Why Does Debt Bring Risk?

Debt is a tool to help businesses grow, but if a business is incapable of paying off its lenders, then it exists at their mercy. Part and parcel of capitalism is the process of 'creative destruction' where failed businesses are mercilessly liquidated by their bankers. However, a more common (but still painful) scenario is that it has to raise new equity capital at a low price, thus permanently diluting shareholders. By replacing dilution, though, debt can be an extremely good tool for businesses that need capital to invest in growth at high rates of return. The first step when considering a company's debt levels is to consider its cash and debt together.

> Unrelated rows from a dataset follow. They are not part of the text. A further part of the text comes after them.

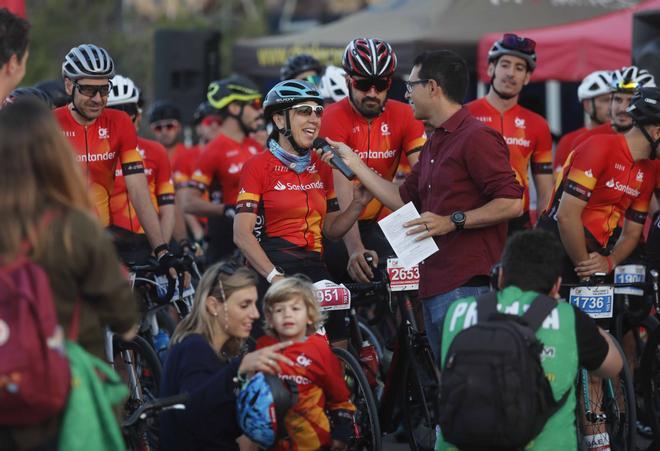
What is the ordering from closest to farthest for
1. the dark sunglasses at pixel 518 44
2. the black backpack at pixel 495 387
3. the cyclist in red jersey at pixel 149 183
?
the black backpack at pixel 495 387, the cyclist in red jersey at pixel 149 183, the dark sunglasses at pixel 518 44

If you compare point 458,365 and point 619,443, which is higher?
point 458,365

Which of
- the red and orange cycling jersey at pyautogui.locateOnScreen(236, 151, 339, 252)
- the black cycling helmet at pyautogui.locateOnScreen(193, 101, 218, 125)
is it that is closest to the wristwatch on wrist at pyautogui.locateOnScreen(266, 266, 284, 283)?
the red and orange cycling jersey at pyautogui.locateOnScreen(236, 151, 339, 252)

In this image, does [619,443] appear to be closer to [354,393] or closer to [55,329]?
[354,393]

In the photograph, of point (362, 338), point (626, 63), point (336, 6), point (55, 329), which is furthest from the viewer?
point (336, 6)

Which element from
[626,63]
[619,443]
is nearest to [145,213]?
[619,443]

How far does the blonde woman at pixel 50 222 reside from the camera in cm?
444

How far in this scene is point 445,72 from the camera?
22.7ft

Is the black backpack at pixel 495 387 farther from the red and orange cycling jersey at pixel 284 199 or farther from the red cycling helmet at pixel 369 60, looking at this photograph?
the red cycling helmet at pixel 369 60

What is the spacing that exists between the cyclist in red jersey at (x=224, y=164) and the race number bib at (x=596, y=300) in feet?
12.4

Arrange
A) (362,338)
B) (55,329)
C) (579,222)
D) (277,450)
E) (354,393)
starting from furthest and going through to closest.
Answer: (362,338) < (579,222) < (354,393) < (277,450) < (55,329)

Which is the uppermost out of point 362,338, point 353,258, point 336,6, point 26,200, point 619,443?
point 336,6

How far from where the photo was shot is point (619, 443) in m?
7.70

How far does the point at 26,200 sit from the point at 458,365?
5.95 feet

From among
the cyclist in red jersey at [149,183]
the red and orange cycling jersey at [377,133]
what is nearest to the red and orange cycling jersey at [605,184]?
the red and orange cycling jersey at [377,133]
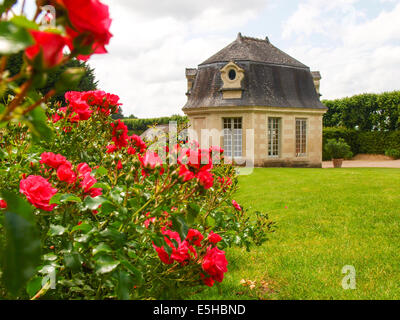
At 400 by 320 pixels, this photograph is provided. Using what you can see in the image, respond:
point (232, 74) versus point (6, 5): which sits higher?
point (232, 74)

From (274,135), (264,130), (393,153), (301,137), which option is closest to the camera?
(264,130)

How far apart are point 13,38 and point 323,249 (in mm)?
5036

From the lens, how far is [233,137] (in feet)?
Result: 58.6

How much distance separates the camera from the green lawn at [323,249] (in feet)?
12.1

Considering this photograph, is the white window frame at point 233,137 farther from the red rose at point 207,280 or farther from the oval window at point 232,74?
the red rose at point 207,280

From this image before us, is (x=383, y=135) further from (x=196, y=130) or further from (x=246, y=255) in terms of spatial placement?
(x=246, y=255)

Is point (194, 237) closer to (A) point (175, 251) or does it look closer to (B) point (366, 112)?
(A) point (175, 251)

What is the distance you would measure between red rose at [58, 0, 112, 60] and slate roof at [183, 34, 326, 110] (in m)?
16.8

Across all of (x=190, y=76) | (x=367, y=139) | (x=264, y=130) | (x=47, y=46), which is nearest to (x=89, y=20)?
(x=47, y=46)

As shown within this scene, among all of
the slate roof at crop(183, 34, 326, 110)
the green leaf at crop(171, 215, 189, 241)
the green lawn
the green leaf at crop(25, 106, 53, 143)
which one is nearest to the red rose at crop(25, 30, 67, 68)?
the green leaf at crop(25, 106, 53, 143)

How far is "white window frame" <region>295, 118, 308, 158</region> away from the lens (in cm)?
1898

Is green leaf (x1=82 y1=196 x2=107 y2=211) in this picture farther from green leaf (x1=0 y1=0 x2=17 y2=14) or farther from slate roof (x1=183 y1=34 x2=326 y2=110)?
slate roof (x1=183 y1=34 x2=326 y2=110)

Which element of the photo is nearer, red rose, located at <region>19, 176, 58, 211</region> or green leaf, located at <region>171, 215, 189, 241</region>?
red rose, located at <region>19, 176, 58, 211</region>
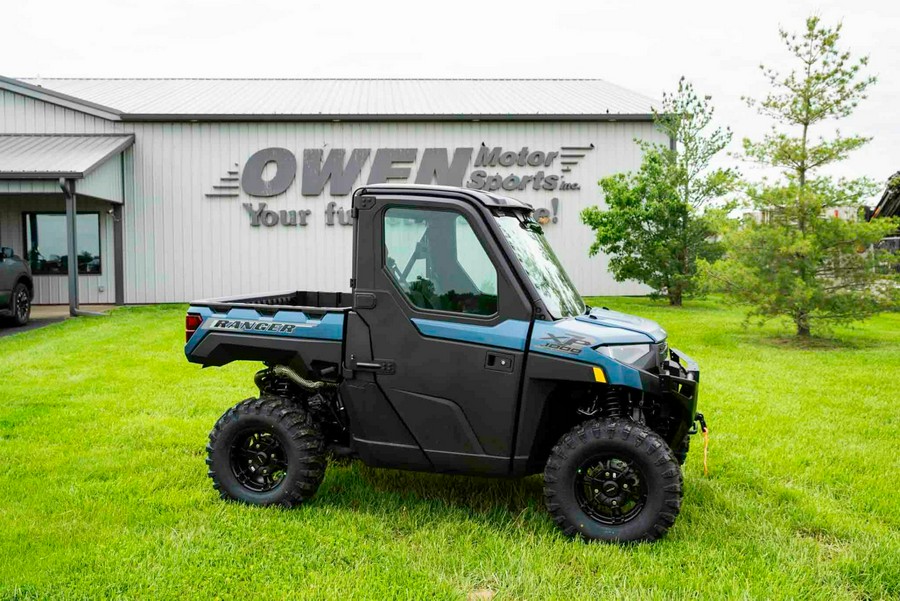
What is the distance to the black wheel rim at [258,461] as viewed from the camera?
5195mm

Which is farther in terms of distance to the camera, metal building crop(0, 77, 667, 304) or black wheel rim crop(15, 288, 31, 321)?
metal building crop(0, 77, 667, 304)

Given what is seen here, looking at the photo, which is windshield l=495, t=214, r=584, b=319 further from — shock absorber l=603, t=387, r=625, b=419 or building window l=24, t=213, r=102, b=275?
building window l=24, t=213, r=102, b=275

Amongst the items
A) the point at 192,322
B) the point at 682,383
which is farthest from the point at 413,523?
the point at 192,322

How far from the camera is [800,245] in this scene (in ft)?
41.0

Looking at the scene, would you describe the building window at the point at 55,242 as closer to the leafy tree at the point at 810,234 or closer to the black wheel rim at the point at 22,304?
the black wheel rim at the point at 22,304

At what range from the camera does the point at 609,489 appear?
4559 mm

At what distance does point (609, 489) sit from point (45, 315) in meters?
16.2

View our latest analysis for Tootsie Roll Industries

What Is Tootsie Roll Industries's Debt?

The chart below, which you can click on for greater detail, shows that Tootsie Roll Industries had US$8.52m in debt in June 2022; about the same as the year before. But it also has US$123.1m in cash to offset that, meaning it has US$114.6m net cash.

debt-equity-history-analysis
NYSE:TR Debt to Equity History August 11th 2022

A Look At Tootsie Roll Industries' Liabilities

According to the last reported balance sheet, Tootsie Roll Industries had liabilities of US$82.5m due within 12 months, and liabilities of US$149.6m due beyond 12 months. On the other hand, it had cash of US$123.1m and US$48.7m worth of receivables due within a year. So its liabilities outweigh the sum of its cash and (near-term) receivables by US$60.3m.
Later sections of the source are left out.